— start of Extracted information —

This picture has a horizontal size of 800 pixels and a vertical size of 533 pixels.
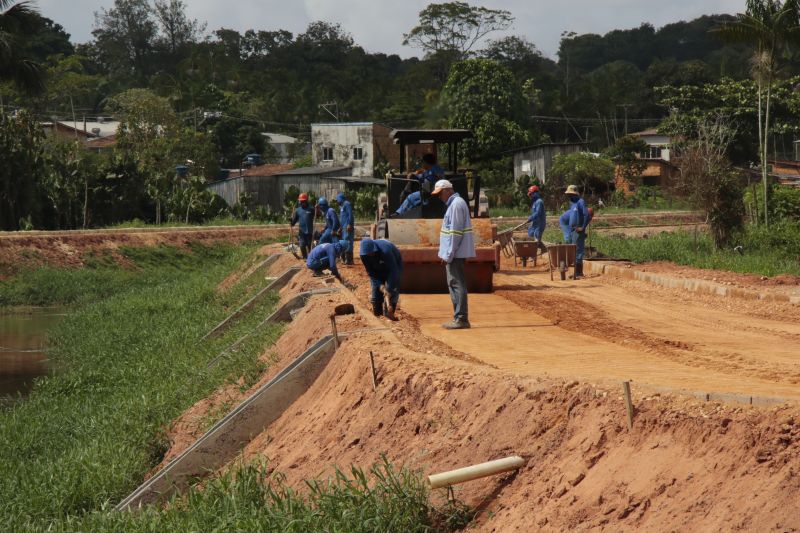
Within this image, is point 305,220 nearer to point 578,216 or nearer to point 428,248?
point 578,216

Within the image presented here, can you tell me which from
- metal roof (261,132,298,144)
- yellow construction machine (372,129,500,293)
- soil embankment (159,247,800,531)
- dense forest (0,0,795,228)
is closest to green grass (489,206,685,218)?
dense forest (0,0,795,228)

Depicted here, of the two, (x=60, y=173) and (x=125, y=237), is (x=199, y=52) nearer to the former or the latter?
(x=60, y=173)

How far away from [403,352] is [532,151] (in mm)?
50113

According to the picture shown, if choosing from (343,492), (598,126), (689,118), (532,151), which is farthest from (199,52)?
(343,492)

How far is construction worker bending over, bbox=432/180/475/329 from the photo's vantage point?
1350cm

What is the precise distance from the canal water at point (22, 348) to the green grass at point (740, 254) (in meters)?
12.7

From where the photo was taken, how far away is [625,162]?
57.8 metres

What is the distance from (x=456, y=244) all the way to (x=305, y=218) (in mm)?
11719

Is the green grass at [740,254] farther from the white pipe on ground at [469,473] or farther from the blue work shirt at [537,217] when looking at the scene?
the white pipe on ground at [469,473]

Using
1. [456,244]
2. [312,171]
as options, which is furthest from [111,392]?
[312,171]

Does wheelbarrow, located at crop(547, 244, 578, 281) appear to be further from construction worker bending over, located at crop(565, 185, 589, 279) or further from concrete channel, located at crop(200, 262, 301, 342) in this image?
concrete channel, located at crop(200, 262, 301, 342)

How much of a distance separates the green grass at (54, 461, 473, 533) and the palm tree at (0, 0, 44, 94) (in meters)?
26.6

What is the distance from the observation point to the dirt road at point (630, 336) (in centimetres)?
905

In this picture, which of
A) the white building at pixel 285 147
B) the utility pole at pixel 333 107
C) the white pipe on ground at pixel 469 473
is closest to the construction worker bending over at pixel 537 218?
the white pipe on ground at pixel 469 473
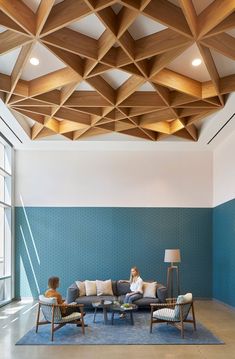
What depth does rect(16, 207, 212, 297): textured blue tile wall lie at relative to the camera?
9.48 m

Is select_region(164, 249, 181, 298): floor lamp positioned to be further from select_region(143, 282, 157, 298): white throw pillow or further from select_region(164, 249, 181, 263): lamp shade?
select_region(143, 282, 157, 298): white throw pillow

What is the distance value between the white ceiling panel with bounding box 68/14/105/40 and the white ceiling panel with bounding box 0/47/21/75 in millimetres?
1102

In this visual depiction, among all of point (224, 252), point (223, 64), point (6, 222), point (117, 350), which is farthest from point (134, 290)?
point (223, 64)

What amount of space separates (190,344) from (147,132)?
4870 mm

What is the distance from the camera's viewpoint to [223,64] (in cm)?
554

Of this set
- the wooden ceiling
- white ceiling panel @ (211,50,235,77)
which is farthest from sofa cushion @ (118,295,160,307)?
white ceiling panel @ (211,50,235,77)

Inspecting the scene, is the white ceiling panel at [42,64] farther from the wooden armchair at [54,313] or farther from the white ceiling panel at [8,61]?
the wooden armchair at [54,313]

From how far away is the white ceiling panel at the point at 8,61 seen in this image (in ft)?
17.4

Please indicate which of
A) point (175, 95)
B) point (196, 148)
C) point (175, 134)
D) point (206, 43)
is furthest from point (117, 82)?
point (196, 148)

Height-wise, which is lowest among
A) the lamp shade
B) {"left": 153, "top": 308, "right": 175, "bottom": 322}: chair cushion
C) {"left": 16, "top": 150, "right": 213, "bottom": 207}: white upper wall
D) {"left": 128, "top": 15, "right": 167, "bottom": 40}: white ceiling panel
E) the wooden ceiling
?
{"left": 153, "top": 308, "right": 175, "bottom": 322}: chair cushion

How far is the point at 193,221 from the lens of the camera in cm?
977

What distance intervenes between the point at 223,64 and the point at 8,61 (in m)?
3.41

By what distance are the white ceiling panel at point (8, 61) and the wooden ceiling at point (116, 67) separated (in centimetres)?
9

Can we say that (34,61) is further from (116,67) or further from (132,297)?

— end of Extracted information —
— start of Extracted information —

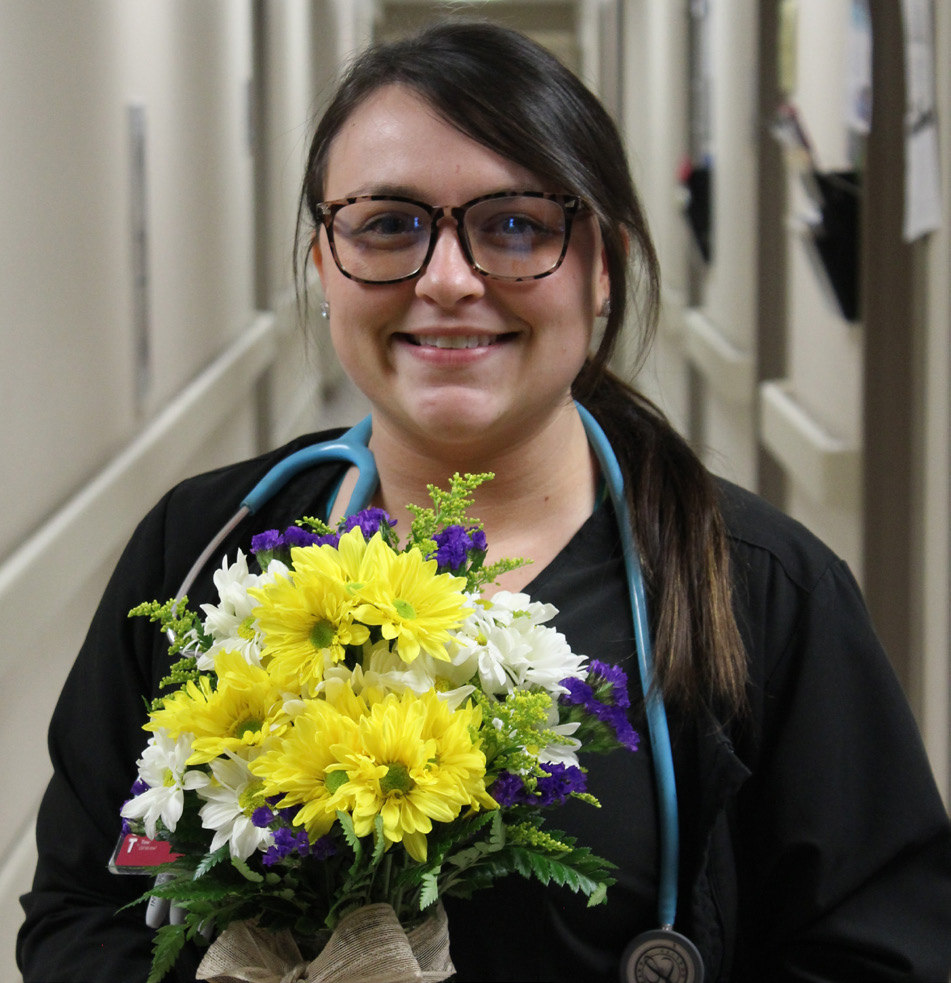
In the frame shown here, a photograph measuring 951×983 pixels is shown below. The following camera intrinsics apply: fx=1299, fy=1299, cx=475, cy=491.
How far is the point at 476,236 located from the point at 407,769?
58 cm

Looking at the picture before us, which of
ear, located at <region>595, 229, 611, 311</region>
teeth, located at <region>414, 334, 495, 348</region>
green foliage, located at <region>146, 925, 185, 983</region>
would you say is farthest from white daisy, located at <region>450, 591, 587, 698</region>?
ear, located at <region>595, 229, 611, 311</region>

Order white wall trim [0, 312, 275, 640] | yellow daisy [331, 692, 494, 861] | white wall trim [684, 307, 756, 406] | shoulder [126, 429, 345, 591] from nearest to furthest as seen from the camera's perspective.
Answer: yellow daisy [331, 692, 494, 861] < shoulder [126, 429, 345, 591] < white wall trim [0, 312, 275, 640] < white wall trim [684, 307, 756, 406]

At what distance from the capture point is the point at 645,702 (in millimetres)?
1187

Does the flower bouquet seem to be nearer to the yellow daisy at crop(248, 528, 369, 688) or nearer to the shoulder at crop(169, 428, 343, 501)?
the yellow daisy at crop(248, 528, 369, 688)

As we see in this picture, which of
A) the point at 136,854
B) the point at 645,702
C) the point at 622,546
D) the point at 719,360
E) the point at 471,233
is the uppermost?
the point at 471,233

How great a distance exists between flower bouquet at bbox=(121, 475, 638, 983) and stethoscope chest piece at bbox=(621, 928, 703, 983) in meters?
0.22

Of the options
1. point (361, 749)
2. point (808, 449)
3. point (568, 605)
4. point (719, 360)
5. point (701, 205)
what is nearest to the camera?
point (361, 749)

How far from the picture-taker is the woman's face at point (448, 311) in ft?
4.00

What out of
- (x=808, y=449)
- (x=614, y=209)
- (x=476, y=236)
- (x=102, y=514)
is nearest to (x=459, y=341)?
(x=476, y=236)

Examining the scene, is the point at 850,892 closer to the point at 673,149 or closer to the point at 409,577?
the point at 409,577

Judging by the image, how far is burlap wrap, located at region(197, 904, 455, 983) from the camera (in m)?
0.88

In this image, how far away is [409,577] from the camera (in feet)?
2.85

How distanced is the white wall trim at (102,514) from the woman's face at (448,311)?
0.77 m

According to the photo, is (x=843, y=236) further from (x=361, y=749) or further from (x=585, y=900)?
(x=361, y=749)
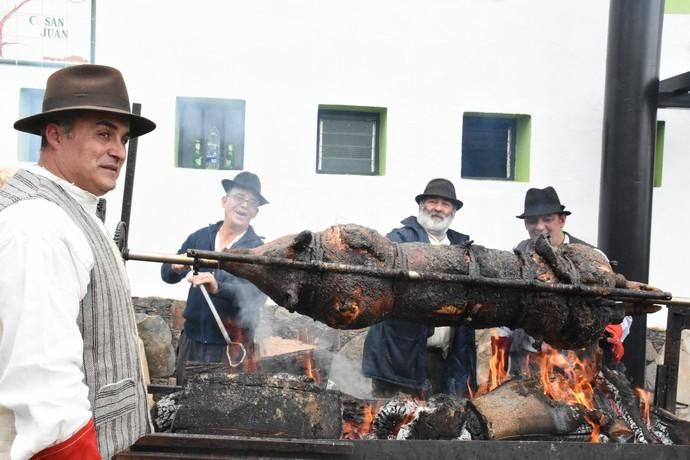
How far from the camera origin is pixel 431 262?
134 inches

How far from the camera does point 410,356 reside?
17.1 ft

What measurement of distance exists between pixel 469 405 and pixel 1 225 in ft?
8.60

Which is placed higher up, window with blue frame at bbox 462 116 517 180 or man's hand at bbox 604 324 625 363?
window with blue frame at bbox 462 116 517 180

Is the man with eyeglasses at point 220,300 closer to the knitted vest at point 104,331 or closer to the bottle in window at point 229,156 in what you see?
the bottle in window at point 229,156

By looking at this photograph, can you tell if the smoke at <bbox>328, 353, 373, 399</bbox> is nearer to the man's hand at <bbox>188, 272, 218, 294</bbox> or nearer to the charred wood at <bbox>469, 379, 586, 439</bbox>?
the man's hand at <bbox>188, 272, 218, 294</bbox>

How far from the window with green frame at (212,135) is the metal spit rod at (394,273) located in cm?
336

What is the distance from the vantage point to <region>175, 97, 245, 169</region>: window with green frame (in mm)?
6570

— end of Extracted information —

Copy out every line above that contains the word "lamp".

Result for this task =>
Is select_region(164, 249, 181, 298): floor lamp positioned to be further from select_region(143, 282, 157, 298): white throw pillow or further from select_region(164, 249, 181, 263): lamp shade?
A) the lamp shade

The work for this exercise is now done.